- EXERCICE ÉCRIT A
Reprenez tout le listing, de la ligne contenant « Based on this photo, which item in » jusqu'à la fin, en substituant « farthest » à « furthest ». Le reste demeure inchangé.

- EXTRAIT
Nidolère est un important domaine viticole dans les Pyrénées Orientales. Son association avec Sun’R dans le cadre d’un programme de recherche Sun Agry a permis de mettre en œuvre une véritable centrale solaire à Tressere sur 30ha de vignes (chardonnay, grenache blanc, marselan) permettant une production 3200MW/h. Les multiples partenaires de l’opération (INRA, Chambre d’Agriculture, Département, Mairie, Bouygues Energie & Services) montrent la diversité des attentes autour de cette expérimentation médaillé d’or Sitevi Innovation en 2019.

La deuxième installation photovoltaique est réalisée sur une parcelle viticole dont la production est traitée par la coopérative de Mont Major, dans le Var. Le système Ombréa y a été déployé par une startup, en 2018, sur 10 ares de vignes existantes (caladoc et grenache). Le projet est financé par l’énergéticien qui porte l’installation. Là encore, la diversité des partenaires (Institut français de la vigne et du vin, Société du canal de Provence et Groupama) démontre que les attentes sont larges, y compris côté prévention et assurance des aléas climatiques[4].

Pour ces deux exploitations, le constat initial est celui du réchauffement climatique déjà décrit : jaunissement des feuilles (grillure), maturité avancée, degré d’alcool augmenté, moins d’acidité, plus de sucre, modification des profils aromatiques et polyphénoliques, baisse de rendement… L’idée du vitivoltaisme c’est le basculement adaptatif de panneaux solaires au-dessus des vignes. Le procédé technique varie selon l’expérimentation mais l’objectif premier est le même : répondre au stress hydrique des ceps.

A Tressere, les panneaux sont pilotés comme des persiennes pour étendre le maximum d’ombre sur la vigne aux heures critiques. En position à plat, ils protègent de la pluie battante, du soleil brûlant, du gel ou de la grêle.  Des capteurs permettent de mesurer la quantité d’eau et la température de la culture pour adapter le dispositif. Le couplage d’un système d’irrigation goutte à goutte aérien complète l’installation. Parallèlement, l’électricité produite par les panneaux est réinjectée dans le réseau.

A Mont Major, c’est un système d’ombrière dépliantes réagissant à des capteurs (pluviométrie, humidité du sol, hygrométrie, flux de sève) pilotés par intelligence artificielle qui permet un ajustement du microclimat de la vigne. Là encore, la position à plat protège de la pluie et évite les pertes de chaleur de nuit. Un filet paragrêle ainsi qu’un système d’irrigation aérien sont également intégrés à l’installation.

Mont Major
Système d’ombrière dépliantes à Mont Major.

Dans les deux cas, l’implantation du dispositif photovoltaique permet le passage des engins nécessaires à l’exploitation, bref une combinaison culture – technique de pointe attrayante… Un attrait qui se confirme lorsque l’on constate, après plusieurs saisons d’expérimentation, que le sol ombragé reste humide et que l’on y retrouve des maturités d’avant changement climatique !

- EXERCICE ÉCRIT B
D'après l'extrait, sur quelle surface de vignes la centrale solaire de Tressere est-elle implantée ?

- DONNÉES FOURNIES
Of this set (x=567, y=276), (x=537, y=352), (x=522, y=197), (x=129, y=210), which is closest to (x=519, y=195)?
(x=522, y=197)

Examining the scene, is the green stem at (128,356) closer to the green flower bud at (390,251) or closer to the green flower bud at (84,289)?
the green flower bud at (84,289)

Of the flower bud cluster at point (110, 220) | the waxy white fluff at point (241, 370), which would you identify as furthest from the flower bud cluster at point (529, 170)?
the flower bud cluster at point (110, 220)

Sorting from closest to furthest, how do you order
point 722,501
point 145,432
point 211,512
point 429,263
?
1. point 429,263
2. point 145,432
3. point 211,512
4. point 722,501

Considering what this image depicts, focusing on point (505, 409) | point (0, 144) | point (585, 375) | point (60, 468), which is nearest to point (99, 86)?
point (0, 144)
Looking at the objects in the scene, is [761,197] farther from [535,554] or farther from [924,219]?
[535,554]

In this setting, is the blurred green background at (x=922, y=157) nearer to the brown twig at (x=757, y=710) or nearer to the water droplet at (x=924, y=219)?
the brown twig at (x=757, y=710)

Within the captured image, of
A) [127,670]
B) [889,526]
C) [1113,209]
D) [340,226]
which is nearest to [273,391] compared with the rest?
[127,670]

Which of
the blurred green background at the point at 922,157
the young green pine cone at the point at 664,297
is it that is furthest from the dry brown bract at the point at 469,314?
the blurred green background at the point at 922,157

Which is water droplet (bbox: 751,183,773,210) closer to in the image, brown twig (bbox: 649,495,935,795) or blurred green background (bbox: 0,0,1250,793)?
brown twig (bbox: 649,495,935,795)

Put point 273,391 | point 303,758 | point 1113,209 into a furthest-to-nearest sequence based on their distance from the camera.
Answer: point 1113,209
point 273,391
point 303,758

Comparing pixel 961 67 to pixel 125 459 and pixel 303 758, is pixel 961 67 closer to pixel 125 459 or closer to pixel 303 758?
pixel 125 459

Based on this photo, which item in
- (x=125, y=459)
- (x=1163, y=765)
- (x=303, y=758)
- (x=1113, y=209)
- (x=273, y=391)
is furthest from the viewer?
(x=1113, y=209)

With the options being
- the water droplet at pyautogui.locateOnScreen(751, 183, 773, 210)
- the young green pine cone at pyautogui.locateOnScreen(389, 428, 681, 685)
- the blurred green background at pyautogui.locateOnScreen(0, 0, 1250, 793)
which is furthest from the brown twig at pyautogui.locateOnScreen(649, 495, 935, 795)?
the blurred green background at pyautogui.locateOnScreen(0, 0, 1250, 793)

- RÉPONSE ÉCRITE A
Based on this photo, which item in
- (x=125, y=459)
- (x=1163, y=765)
- (x=303, y=758)
- (x=1113, y=209)
- (x=273, y=391)
is farthest from the viewer?
(x=1113, y=209)

With the options being
- the water droplet at pyautogui.locateOnScreen(751, 183, 773, 210)
- the young green pine cone at pyautogui.locateOnScreen(389, 428, 681, 685)
- the blurred green background at pyautogui.locateOnScreen(0, 0, 1250, 793)
which is farthest from the brown twig at pyautogui.locateOnScreen(649, 495, 935, 795)?
the blurred green background at pyautogui.locateOnScreen(0, 0, 1250, 793)

- RÉPONSE ÉCRITE B
Sur 30 ha de vignes.